I have often looked at the endless flow of easy-read romance novels in bookstores and wondered why India’s tumultuous, caste-ridden and often trigger-happy political climate has not provided the backdrop for more Indian English fiction. Brothers, Manju Kapur’s latest, fills that void to a great extent.
The novel interweaves several stories to trace the journey of its main characters. At first glance, it’s the story of Himmat Singh Gaina, the village boy with sky-high ambition and perseverance, who ends up becoming the first Jat chief minister of Rajasthan. It’s also the story of Tapti Gaina, the poor girl with aspiration, intelligence and an independent mind, who ends up pushing boundaries all her life, but can’t save herself from eventual victimhood. But most of all, it’s the story of Mangal Singh Gaina, the sibling who is weak and unsettled, looking up to his brother all his life, hating the dependence on his wife and waiting for the turn that never comes, hurtling towards the final revenge. “To live with his wife, to eat her salt, was to descend into nothingness”—surely anything is preferable?
Brothers starts at the end of the story—or is it? The inevitable has happened. Himmat, the chief minister, is dead. Tapti, the brother’s wife, is besides herself with grief, but is now a pariah. The CM saab’s wife is raging: “Couldn’t walk one step without consulting your father, not one step. And so much he did for him, cement dealership, arranged his marriage, factory, petrol pump. ‘I kept saying, don’t do so much, you are only teaching him to expect more and more’. But with such a loving heart, with his great sense of duty, your father would not listen. Always they were full of poison, jealousy, hatred.”
If, dear reader, you love suspense like I do, you might not want to read on, but the story actually begins after this climax. It begins in a village with two brothers, the original sons of the soil, the younger always ready to lay down his life for the elder. And so he does, gifting him his elder son. The boy grows well, hating the stagnation of the village and dreaming of a new life. He also sparks that dream in the much younger brother he leaves behind, the shadow, who is unaware that he is destined to remain so. This is the part where Kapur is the most effective.
Himmat, the good-looking, persistent and single-minded elder brother, who seemingly gets everything he wants—including the woman he thought he couldn’t have—is the quintessential Indian politician. Mangal is the sad relic, the villager who has little education and even less understanding of how to get things done. Life is simple and structured for him, money and power are the ruling symbols, and politics is the means to that end.
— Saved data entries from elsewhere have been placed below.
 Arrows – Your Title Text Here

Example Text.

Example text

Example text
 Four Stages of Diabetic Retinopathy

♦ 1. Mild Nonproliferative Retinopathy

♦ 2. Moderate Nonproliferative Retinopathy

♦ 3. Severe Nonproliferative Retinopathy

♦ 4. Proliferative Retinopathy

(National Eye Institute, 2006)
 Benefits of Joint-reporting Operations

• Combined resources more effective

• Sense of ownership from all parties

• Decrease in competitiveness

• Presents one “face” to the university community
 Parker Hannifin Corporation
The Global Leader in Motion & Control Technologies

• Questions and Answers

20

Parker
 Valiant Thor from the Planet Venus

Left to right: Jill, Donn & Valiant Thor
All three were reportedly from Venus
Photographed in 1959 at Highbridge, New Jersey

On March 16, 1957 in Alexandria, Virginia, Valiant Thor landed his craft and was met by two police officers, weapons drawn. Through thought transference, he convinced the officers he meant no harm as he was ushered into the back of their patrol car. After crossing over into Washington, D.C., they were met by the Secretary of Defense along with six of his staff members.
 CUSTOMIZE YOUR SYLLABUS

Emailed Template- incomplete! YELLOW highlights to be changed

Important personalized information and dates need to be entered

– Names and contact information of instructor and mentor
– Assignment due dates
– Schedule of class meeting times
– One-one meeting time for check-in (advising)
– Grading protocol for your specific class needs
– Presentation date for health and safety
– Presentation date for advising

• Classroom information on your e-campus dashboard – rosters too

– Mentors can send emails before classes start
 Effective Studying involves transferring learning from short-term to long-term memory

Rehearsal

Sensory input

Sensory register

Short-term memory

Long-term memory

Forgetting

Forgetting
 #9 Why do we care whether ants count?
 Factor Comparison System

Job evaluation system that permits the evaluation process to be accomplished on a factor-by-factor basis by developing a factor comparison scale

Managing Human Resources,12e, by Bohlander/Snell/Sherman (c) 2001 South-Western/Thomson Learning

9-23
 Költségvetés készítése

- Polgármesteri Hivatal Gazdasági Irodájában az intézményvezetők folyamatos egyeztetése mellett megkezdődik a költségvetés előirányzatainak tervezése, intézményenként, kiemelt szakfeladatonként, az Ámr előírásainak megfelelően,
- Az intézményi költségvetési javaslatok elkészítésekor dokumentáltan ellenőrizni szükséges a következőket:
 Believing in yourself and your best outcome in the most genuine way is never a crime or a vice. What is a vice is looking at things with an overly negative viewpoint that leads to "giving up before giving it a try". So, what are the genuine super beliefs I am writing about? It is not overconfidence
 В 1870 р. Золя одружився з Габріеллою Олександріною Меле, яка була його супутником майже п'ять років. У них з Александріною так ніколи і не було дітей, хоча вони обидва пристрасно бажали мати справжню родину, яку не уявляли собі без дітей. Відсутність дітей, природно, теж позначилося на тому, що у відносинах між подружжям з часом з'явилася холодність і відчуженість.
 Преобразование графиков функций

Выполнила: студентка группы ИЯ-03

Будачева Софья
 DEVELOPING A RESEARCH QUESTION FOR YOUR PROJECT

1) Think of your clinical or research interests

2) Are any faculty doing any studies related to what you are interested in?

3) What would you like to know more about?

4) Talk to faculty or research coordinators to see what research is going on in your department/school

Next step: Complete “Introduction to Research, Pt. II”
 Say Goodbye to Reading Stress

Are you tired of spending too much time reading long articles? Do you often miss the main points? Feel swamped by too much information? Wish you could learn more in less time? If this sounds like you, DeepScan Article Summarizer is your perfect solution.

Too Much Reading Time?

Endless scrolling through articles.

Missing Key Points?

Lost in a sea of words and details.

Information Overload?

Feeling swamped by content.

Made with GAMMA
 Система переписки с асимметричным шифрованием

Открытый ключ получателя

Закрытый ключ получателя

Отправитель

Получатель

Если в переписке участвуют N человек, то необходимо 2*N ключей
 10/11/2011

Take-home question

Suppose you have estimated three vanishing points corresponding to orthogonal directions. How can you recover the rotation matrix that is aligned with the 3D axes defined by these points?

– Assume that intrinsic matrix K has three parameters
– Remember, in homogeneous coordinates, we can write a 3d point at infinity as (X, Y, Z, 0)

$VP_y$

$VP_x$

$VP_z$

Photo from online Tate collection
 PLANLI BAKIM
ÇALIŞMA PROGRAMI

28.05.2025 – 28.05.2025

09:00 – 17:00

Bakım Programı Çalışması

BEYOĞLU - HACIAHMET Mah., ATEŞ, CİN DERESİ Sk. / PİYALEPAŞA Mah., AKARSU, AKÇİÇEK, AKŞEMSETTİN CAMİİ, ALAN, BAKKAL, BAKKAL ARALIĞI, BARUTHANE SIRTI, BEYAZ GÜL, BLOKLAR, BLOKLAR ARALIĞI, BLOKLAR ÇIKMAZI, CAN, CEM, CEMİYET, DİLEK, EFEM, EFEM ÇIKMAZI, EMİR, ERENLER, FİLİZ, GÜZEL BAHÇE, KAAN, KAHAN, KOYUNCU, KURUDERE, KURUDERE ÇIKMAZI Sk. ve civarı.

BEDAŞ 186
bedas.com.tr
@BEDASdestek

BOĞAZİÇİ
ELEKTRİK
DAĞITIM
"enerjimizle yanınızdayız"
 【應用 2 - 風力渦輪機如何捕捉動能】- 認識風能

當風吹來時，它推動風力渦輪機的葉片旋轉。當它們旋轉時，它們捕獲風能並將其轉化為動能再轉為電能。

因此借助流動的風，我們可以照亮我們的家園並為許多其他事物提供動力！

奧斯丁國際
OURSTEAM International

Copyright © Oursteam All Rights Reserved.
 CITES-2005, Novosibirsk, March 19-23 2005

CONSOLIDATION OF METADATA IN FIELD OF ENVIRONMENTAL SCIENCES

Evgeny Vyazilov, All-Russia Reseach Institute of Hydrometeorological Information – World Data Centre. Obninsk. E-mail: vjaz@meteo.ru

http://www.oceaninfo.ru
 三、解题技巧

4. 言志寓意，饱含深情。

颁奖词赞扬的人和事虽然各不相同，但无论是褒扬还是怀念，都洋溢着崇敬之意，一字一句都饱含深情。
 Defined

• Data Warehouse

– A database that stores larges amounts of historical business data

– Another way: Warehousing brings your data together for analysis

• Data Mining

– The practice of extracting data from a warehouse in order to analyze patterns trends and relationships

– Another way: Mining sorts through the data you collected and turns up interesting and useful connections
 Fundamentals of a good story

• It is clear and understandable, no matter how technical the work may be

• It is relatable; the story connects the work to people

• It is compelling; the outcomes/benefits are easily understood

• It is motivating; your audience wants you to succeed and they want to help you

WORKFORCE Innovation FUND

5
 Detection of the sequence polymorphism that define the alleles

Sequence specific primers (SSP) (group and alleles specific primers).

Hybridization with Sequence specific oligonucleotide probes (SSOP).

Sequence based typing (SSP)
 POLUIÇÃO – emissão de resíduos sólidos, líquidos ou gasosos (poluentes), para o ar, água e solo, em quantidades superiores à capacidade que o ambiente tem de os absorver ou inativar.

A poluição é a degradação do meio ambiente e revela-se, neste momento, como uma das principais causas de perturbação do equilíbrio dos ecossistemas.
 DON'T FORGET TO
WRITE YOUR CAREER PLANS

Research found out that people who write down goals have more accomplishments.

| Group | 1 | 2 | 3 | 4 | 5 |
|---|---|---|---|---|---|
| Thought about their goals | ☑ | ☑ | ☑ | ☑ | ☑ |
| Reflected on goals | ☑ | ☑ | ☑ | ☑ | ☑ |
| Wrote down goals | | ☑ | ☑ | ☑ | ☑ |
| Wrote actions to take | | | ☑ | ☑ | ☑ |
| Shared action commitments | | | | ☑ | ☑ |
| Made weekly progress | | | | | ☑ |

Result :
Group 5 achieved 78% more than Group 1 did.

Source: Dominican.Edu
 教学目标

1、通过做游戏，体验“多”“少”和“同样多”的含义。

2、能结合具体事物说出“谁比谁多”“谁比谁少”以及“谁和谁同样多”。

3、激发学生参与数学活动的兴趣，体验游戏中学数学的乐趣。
He is the face of India’s political hangers-on, the swelling crowd at rallies, the fringes loitering around famous homes or party offices, waiting for manna from heaven, often lost, used or manipulated. They are the remnants of a corrupt system and your heart breaks at Mangal’s confusion, his social conditioning and conservatism, his inevitable descent into doom. In between lies Tapti, the woman who defies the system and rises to be a bureaucrat, only to fall victim to the same system. Like so many Indian women stuck in an unhappy marriage, she thinks having an affair is the ultimate rebellion, and pays the price.
Kapur is sure-footed in the unfamiliar territory of village stagnation and caste politics—the book apparently went through several drafts and was completely restructured—but ultimately disappoints. While I loved the anti-climactic beginning, I found the author’s grip on the plot slackening after some time. Most interestingly, while the book claims to be the love story of Tapti, what comes across is the abiding familial love—bonds as strong as the betrayal they evoke.
Indeed, the story does sometimes make its own journey, as in the case of Mangal, the most clearly-etched character in the book who stays with you. The build-up to the end, however, is almost like a building without the top floor. I also have a quibble about the language, a general complaint about some Indian English writers—why does it have to sound like Hindi? Why use expressions like “what is there” or “first do a BA”? Who is this intended for? Is it for the urban elite who thinks in British or American English? I missed a stylish, evocative language that would have narrated this tale so much better.